As on date 7,000 crore units of electricity are produced on a monthly basis, which makes per capita use of electricity at 58 units per month. Even now, nearly 20 crore people (4 crore households) are deprived of electricity. If a small bulb could light their homes and a fan is available to them, they may consider themselves lucky enough. At the rate of 30 units monthly the total requirement for each household (deprived of electricity) comes to 120 crore units. If we could spare some 2 per cent of electricity from the present generation, nobody would be left deprived of electricity. 

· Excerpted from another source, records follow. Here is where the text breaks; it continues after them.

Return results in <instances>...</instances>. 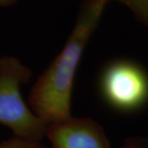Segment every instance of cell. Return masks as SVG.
<instances>
[{
	"instance_id": "ba28073f",
	"label": "cell",
	"mask_w": 148,
	"mask_h": 148,
	"mask_svg": "<svg viewBox=\"0 0 148 148\" xmlns=\"http://www.w3.org/2000/svg\"><path fill=\"white\" fill-rule=\"evenodd\" d=\"M12 1V0H0V3H8Z\"/></svg>"
},
{
	"instance_id": "7a4b0ae2",
	"label": "cell",
	"mask_w": 148,
	"mask_h": 148,
	"mask_svg": "<svg viewBox=\"0 0 148 148\" xmlns=\"http://www.w3.org/2000/svg\"><path fill=\"white\" fill-rule=\"evenodd\" d=\"M31 72L17 59H0V123L10 127L15 137L39 141L50 123L34 115L22 99L20 84L27 83Z\"/></svg>"
},
{
	"instance_id": "277c9868",
	"label": "cell",
	"mask_w": 148,
	"mask_h": 148,
	"mask_svg": "<svg viewBox=\"0 0 148 148\" xmlns=\"http://www.w3.org/2000/svg\"><path fill=\"white\" fill-rule=\"evenodd\" d=\"M46 135L53 148H110L103 128L89 118L52 122Z\"/></svg>"
},
{
	"instance_id": "5b68a950",
	"label": "cell",
	"mask_w": 148,
	"mask_h": 148,
	"mask_svg": "<svg viewBox=\"0 0 148 148\" xmlns=\"http://www.w3.org/2000/svg\"><path fill=\"white\" fill-rule=\"evenodd\" d=\"M0 148H46L39 141H31L14 137L0 143Z\"/></svg>"
},
{
	"instance_id": "6da1fadb",
	"label": "cell",
	"mask_w": 148,
	"mask_h": 148,
	"mask_svg": "<svg viewBox=\"0 0 148 148\" xmlns=\"http://www.w3.org/2000/svg\"><path fill=\"white\" fill-rule=\"evenodd\" d=\"M105 4L106 0H89L85 3L64 49L32 88L29 102L34 114L49 123L71 118V94L75 70Z\"/></svg>"
},
{
	"instance_id": "52a82bcc",
	"label": "cell",
	"mask_w": 148,
	"mask_h": 148,
	"mask_svg": "<svg viewBox=\"0 0 148 148\" xmlns=\"http://www.w3.org/2000/svg\"><path fill=\"white\" fill-rule=\"evenodd\" d=\"M121 148H148V137H134L124 141Z\"/></svg>"
},
{
	"instance_id": "8992f818",
	"label": "cell",
	"mask_w": 148,
	"mask_h": 148,
	"mask_svg": "<svg viewBox=\"0 0 148 148\" xmlns=\"http://www.w3.org/2000/svg\"><path fill=\"white\" fill-rule=\"evenodd\" d=\"M138 16L148 25V0H127Z\"/></svg>"
},
{
	"instance_id": "3957f363",
	"label": "cell",
	"mask_w": 148,
	"mask_h": 148,
	"mask_svg": "<svg viewBox=\"0 0 148 148\" xmlns=\"http://www.w3.org/2000/svg\"><path fill=\"white\" fill-rule=\"evenodd\" d=\"M99 90L104 101L116 111L136 112L148 102V75L134 62L116 61L102 72Z\"/></svg>"
}]
</instances>
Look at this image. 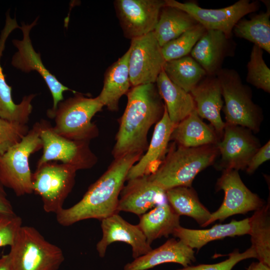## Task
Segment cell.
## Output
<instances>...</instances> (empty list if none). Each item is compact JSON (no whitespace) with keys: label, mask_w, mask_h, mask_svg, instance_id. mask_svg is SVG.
I'll return each instance as SVG.
<instances>
[{"label":"cell","mask_w":270,"mask_h":270,"mask_svg":"<svg viewBox=\"0 0 270 270\" xmlns=\"http://www.w3.org/2000/svg\"><path fill=\"white\" fill-rule=\"evenodd\" d=\"M176 126L170 120L166 108L156 124L146 153L130 168L126 180L149 175L158 168V162L164 158L172 130Z\"/></svg>","instance_id":"cell-20"},{"label":"cell","mask_w":270,"mask_h":270,"mask_svg":"<svg viewBox=\"0 0 270 270\" xmlns=\"http://www.w3.org/2000/svg\"><path fill=\"white\" fill-rule=\"evenodd\" d=\"M156 84L164 101L168 116L174 124L179 123L196 110L190 92L173 83L164 70L160 74Z\"/></svg>","instance_id":"cell-25"},{"label":"cell","mask_w":270,"mask_h":270,"mask_svg":"<svg viewBox=\"0 0 270 270\" xmlns=\"http://www.w3.org/2000/svg\"><path fill=\"white\" fill-rule=\"evenodd\" d=\"M230 263L225 260L214 264H201L196 266H188L177 270H232Z\"/></svg>","instance_id":"cell-38"},{"label":"cell","mask_w":270,"mask_h":270,"mask_svg":"<svg viewBox=\"0 0 270 270\" xmlns=\"http://www.w3.org/2000/svg\"><path fill=\"white\" fill-rule=\"evenodd\" d=\"M195 261L194 249L180 240L170 238L158 248L127 264L124 270H146L168 262L178 263L184 268Z\"/></svg>","instance_id":"cell-21"},{"label":"cell","mask_w":270,"mask_h":270,"mask_svg":"<svg viewBox=\"0 0 270 270\" xmlns=\"http://www.w3.org/2000/svg\"><path fill=\"white\" fill-rule=\"evenodd\" d=\"M165 194L168 202L178 216H190L200 226H205L212 213L201 203L192 187L174 188L166 190Z\"/></svg>","instance_id":"cell-28"},{"label":"cell","mask_w":270,"mask_h":270,"mask_svg":"<svg viewBox=\"0 0 270 270\" xmlns=\"http://www.w3.org/2000/svg\"><path fill=\"white\" fill-rule=\"evenodd\" d=\"M270 203L255 210L249 218L252 246L259 262L270 266Z\"/></svg>","instance_id":"cell-32"},{"label":"cell","mask_w":270,"mask_h":270,"mask_svg":"<svg viewBox=\"0 0 270 270\" xmlns=\"http://www.w3.org/2000/svg\"><path fill=\"white\" fill-rule=\"evenodd\" d=\"M216 188L217 191L224 192V201L219 208L212 213L204 227L217 220L223 221L236 214L256 210L264 205V202L244 184L238 170H224L216 182Z\"/></svg>","instance_id":"cell-12"},{"label":"cell","mask_w":270,"mask_h":270,"mask_svg":"<svg viewBox=\"0 0 270 270\" xmlns=\"http://www.w3.org/2000/svg\"><path fill=\"white\" fill-rule=\"evenodd\" d=\"M22 223V218L14 212L0 213V248L12 244Z\"/></svg>","instance_id":"cell-36"},{"label":"cell","mask_w":270,"mask_h":270,"mask_svg":"<svg viewBox=\"0 0 270 270\" xmlns=\"http://www.w3.org/2000/svg\"><path fill=\"white\" fill-rule=\"evenodd\" d=\"M198 24L186 12L165 4L161 10L154 32L160 45L162 46Z\"/></svg>","instance_id":"cell-27"},{"label":"cell","mask_w":270,"mask_h":270,"mask_svg":"<svg viewBox=\"0 0 270 270\" xmlns=\"http://www.w3.org/2000/svg\"><path fill=\"white\" fill-rule=\"evenodd\" d=\"M270 158V142L268 140L254 154L246 169L248 174H252L264 162Z\"/></svg>","instance_id":"cell-37"},{"label":"cell","mask_w":270,"mask_h":270,"mask_svg":"<svg viewBox=\"0 0 270 270\" xmlns=\"http://www.w3.org/2000/svg\"><path fill=\"white\" fill-rule=\"evenodd\" d=\"M114 6L124 36L132 40L154 31L165 0H116Z\"/></svg>","instance_id":"cell-13"},{"label":"cell","mask_w":270,"mask_h":270,"mask_svg":"<svg viewBox=\"0 0 270 270\" xmlns=\"http://www.w3.org/2000/svg\"><path fill=\"white\" fill-rule=\"evenodd\" d=\"M236 44L222 32L206 30L190 52L191 56L208 76H216L224 59L234 54Z\"/></svg>","instance_id":"cell-17"},{"label":"cell","mask_w":270,"mask_h":270,"mask_svg":"<svg viewBox=\"0 0 270 270\" xmlns=\"http://www.w3.org/2000/svg\"><path fill=\"white\" fill-rule=\"evenodd\" d=\"M130 50L110 66L104 76L102 91L98 96L104 106L110 111H117L121 97L128 93L131 86L128 59Z\"/></svg>","instance_id":"cell-23"},{"label":"cell","mask_w":270,"mask_h":270,"mask_svg":"<svg viewBox=\"0 0 270 270\" xmlns=\"http://www.w3.org/2000/svg\"><path fill=\"white\" fill-rule=\"evenodd\" d=\"M37 20L30 24L22 22V26L20 28L22 32L23 38L22 40H12V43L18 51L12 56V64L14 67L26 72L36 70L40 74L50 91L53 98V106L48 110L47 113H48L54 112L58 104L64 100V92L68 90L74 93H76V92L61 84L43 64L40 54L34 50L30 33L32 28L36 24Z\"/></svg>","instance_id":"cell-14"},{"label":"cell","mask_w":270,"mask_h":270,"mask_svg":"<svg viewBox=\"0 0 270 270\" xmlns=\"http://www.w3.org/2000/svg\"><path fill=\"white\" fill-rule=\"evenodd\" d=\"M104 106L98 96L87 98L78 94L60 102L56 110L47 115L54 118L52 127L58 134L70 140L90 142L98 135L92 119Z\"/></svg>","instance_id":"cell-5"},{"label":"cell","mask_w":270,"mask_h":270,"mask_svg":"<svg viewBox=\"0 0 270 270\" xmlns=\"http://www.w3.org/2000/svg\"><path fill=\"white\" fill-rule=\"evenodd\" d=\"M222 138L216 144L221 154L220 167L224 170H246L250 159L260 148L252 132L239 126L226 124Z\"/></svg>","instance_id":"cell-15"},{"label":"cell","mask_w":270,"mask_h":270,"mask_svg":"<svg viewBox=\"0 0 270 270\" xmlns=\"http://www.w3.org/2000/svg\"><path fill=\"white\" fill-rule=\"evenodd\" d=\"M218 136L212 126L204 122L196 110L176 124L170 136L176 144L186 148L216 144Z\"/></svg>","instance_id":"cell-24"},{"label":"cell","mask_w":270,"mask_h":270,"mask_svg":"<svg viewBox=\"0 0 270 270\" xmlns=\"http://www.w3.org/2000/svg\"><path fill=\"white\" fill-rule=\"evenodd\" d=\"M163 70L173 83L188 92L208 76L202 67L188 56L166 62Z\"/></svg>","instance_id":"cell-31"},{"label":"cell","mask_w":270,"mask_h":270,"mask_svg":"<svg viewBox=\"0 0 270 270\" xmlns=\"http://www.w3.org/2000/svg\"><path fill=\"white\" fill-rule=\"evenodd\" d=\"M10 247V270H58L64 260L62 250L31 226H22Z\"/></svg>","instance_id":"cell-4"},{"label":"cell","mask_w":270,"mask_h":270,"mask_svg":"<svg viewBox=\"0 0 270 270\" xmlns=\"http://www.w3.org/2000/svg\"><path fill=\"white\" fill-rule=\"evenodd\" d=\"M40 123L43 151L36 166L60 161L78 170L90 168L96 164L97 158L90 148L89 142L68 139L56 134L48 121L42 120Z\"/></svg>","instance_id":"cell-9"},{"label":"cell","mask_w":270,"mask_h":270,"mask_svg":"<svg viewBox=\"0 0 270 270\" xmlns=\"http://www.w3.org/2000/svg\"><path fill=\"white\" fill-rule=\"evenodd\" d=\"M101 228L102 238L96 246L100 257L104 256L108 246L116 242L130 244L134 258L146 254L152 249L138 226L129 223L118 214L102 220Z\"/></svg>","instance_id":"cell-16"},{"label":"cell","mask_w":270,"mask_h":270,"mask_svg":"<svg viewBox=\"0 0 270 270\" xmlns=\"http://www.w3.org/2000/svg\"><path fill=\"white\" fill-rule=\"evenodd\" d=\"M180 216L172 209L167 200L140 216L137 224L150 244L155 240L168 237L180 226Z\"/></svg>","instance_id":"cell-26"},{"label":"cell","mask_w":270,"mask_h":270,"mask_svg":"<svg viewBox=\"0 0 270 270\" xmlns=\"http://www.w3.org/2000/svg\"><path fill=\"white\" fill-rule=\"evenodd\" d=\"M165 192L154 184L148 175L128 180L120 193L118 211L141 216L166 201Z\"/></svg>","instance_id":"cell-18"},{"label":"cell","mask_w":270,"mask_h":270,"mask_svg":"<svg viewBox=\"0 0 270 270\" xmlns=\"http://www.w3.org/2000/svg\"><path fill=\"white\" fill-rule=\"evenodd\" d=\"M0 270H10L8 254L3 255L0 257Z\"/></svg>","instance_id":"cell-41"},{"label":"cell","mask_w":270,"mask_h":270,"mask_svg":"<svg viewBox=\"0 0 270 270\" xmlns=\"http://www.w3.org/2000/svg\"><path fill=\"white\" fill-rule=\"evenodd\" d=\"M247 270H270V266L260 262H254L249 266Z\"/></svg>","instance_id":"cell-40"},{"label":"cell","mask_w":270,"mask_h":270,"mask_svg":"<svg viewBox=\"0 0 270 270\" xmlns=\"http://www.w3.org/2000/svg\"><path fill=\"white\" fill-rule=\"evenodd\" d=\"M76 171L71 166L55 161L36 166L32 174V190L40 197L45 212L56 214L64 208L74 186Z\"/></svg>","instance_id":"cell-8"},{"label":"cell","mask_w":270,"mask_h":270,"mask_svg":"<svg viewBox=\"0 0 270 270\" xmlns=\"http://www.w3.org/2000/svg\"><path fill=\"white\" fill-rule=\"evenodd\" d=\"M218 153L216 144L186 148L174 142L148 178L164 192L178 186L192 187L195 177L212 164Z\"/></svg>","instance_id":"cell-3"},{"label":"cell","mask_w":270,"mask_h":270,"mask_svg":"<svg viewBox=\"0 0 270 270\" xmlns=\"http://www.w3.org/2000/svg\"><path fill=\"white\" fill-rule=\"evenodd\" d=\"M264 50L254 45L247 64L248 82L258 89L270 92V69L263 58Z\"/></svg>","instance_id":"cell-34"},{"label":"cell","mask_w":270,"mask_h":270,"mask_svg":"<svg viewBox=\"0 0 270 270\" xmlns=\"http://www.w3.org/2000/svg\"><path fill=\"white\" fill-rule=\"evenodd\" d=\"M40 132L36 122L19 142L0 156V182L18 196L33 193L29 158L42 148Z\"/></svg>","instance_id":"cell-7"},{"label":"cell","mask_w":270,"mask_h":270,"mask_svg":"<svg viewBox=\"0 0 270 270\" xmlns=\"http://www.w3.org/2000/svg\"><path fill=\"white\" fill-rule=\"evenodd\" d=\"M206 30L200 24L162 46V52L166 62L188 56Z\"/></svg>","instance_id":"cell-33"},{"label":"cell","mask_w":270,"mask_h":270,"mask_svg":"<svg viewBox=\"0 0 270 270\" xmlns=\"http://www.w3.org/2000/svg\"><path fill=\"white\" fill-rule=\"evenodd\" d=\"M141 156L140 154H129L114 159L78 202L56 214L58 222L68 226L82 220H102L118 214L119 195L130 170Z\"/></svg>","instance_id":"cell-2"},{"label":"cell","mask_w":270,"mask_h":270,"mask_svg":"<svg viewBox=\"0 0 270 270\" xmlns=\"http://www.w3.org/2000/svg\"><path fill=\"white\" fill-rule=\"evenodd\" d=\"M190 94L198 115L202 118L208 120L218 135L222 136L226 123L220 115L224 100L218 78L216 76H206Z\"/></svg>","instance_id":"cell-19"},{"label":"cell","mask_w":270,"mask_h":270,"mask_svg":"<svg viewBox=\"0 0 270 270\" xmlns=\"http://www.w3.org/2000/svg\"><path fill=\"white\" fill-rule=\"evenodd\" d=\"M165 4L186 12L206 30L222 32L229 38H232L236 24L246 15L257 11L260 6L258 1L249 0H240L218 9L202 8L194 2L176 0H165Z\"/></svg>","instance_id":"cell-10"},{"label":"cell","mask_w":270,"mask_h":270,"mask_svg":"<svg viewBox=\"0 0 270 270\" xmlns=\"http://www.w3.org/2000/svg\"><path fill=\"white\" fill-rule=\"evenodd\" d=\"M249 231V218H246L240 220H233L228 223L216 224L204 230L190 229L180 226L172 234L190 248L198 250L211 241L248 234Z\"/></svg>","instance_id":"cell-22"},{"label":"cell","mask_w":270,"mask_h":270,"mask_svg":"<svg viewBox=\"0 0 270 270\" xmlns=\"http://www.w3.org/2000/svg\"><path fill=\"white\" fill-rule=\"evenodd\" d=\"M216 76L220 81L224 100L222 109L225 123L258 132L262 119V112L252 101L250 88L242 83L234 70L222 68Z\"/></svg>","instance_id":"cell-6"},{"label":"cell","mask_w":270,"mask_h":270,"mask_svg":"<svg viewBox=\"0 0 270 270\" xmlns=\"http://www.w3.org/2000/svg\"><path fill=\"white\" fill-rule=\"evenodd\" d=\"M29 130L27 124L12 122L0 118V156L19 142Z\"/></svg>","instance_id":"cell-35"},{"label":"cell","mask_w":270,"mask_h":270,"mask_svg":"<svg viewBox=\"0 0 270 270\" xmlns=\"http://www.w3.org/2000/svg\"><path fill=\"white\" fill-rule=\"evenodd\" d=\"M8 33L5 32L0 40V58ZM36 94L25 96L22 102L16 104L12 97V87L6 82L0 64V118L10 122L26 124L32 110V101Z\"/></svg>","instance_id":"cell-29"},{"label":"cell","mask_w":270,"mask_h":270,"mask_svg":"<svg viewBox=\"0 0 270 270\" xmlns=\"http://www.w3.org/2000/svg\"><path fill=\"white\" fill-rule=\"evenodd\" d=\"M14 210L4 190V186L0 182V213L12 214Z\"/></svg>","instance_id":"cell-39"},{"label":"cell","mask_w":270,"mask_h":270,"mask_svg":"<svg viewBox=\"0 0 270 270\" xmlns=\"http://www.w3.org/2000/svg\"><path fill=\"white\" fill-rule=\"evenodd\" d=\"M266 11L253 16L250 20L242 18L234 26L232 34L239 38L252 42L270 54V8L268 1Z\"/></svg>","instance_id":"cell-30"},{"label":"cell","mask_w":270,"mask_h":270,"mask_svg":"<svg viewBox=\"0 0 270 270\" xmlns=\"http://www.w3.org/2000/svg\"><path fill=\"white\" fill-rule=\"evenodd\" d=\"M129 49L131 86L156 83L166 60L154 32L131 40Z\"/></svg>","instance_id":"cell-11"},{"label":"cell","mask_w":270,"mask_h":270,"mask_svg":"<svg viewBox=\"0 0 270 270\" xmlns=\"http://www.w3.org/2000/svg\"><path fill=\"white\" fill-rule=\"evenodd\" d=\"M120 118L112 151L114 159L129 154H142L148 146L151 126L162 118L164 104L156 83L132 86Z\"/></svg>","instance_id":"cell-1"}]
</instances>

If we look at the target of 1 lakh megawatt of additional power generation capacity, it is not for the poor and deprived. It is actually for those who have the capacity to purchase electricity. And it is surprising that the government is ready to go to any extent, even endangering the humanity for generation of additional power for the luxury of a few, in the guise of lighting the houses of common people.

Those who are advocating additional investment in power generation to meet the arithmetic gap between demand and supply of electricity must understand that there is a limit to the generation of electricity through conventional means. If the rich want to use more electricity for their luxuries they should be ready to pay more for the generation of power by renewable sources like solar power. The government should also keep in mind that it is not prudent to produce more power using conventional and pollutive methods. It should encourage generation of electricity from renewable sources like solar and wind, and plan the financial support and subsidies to encourage the same.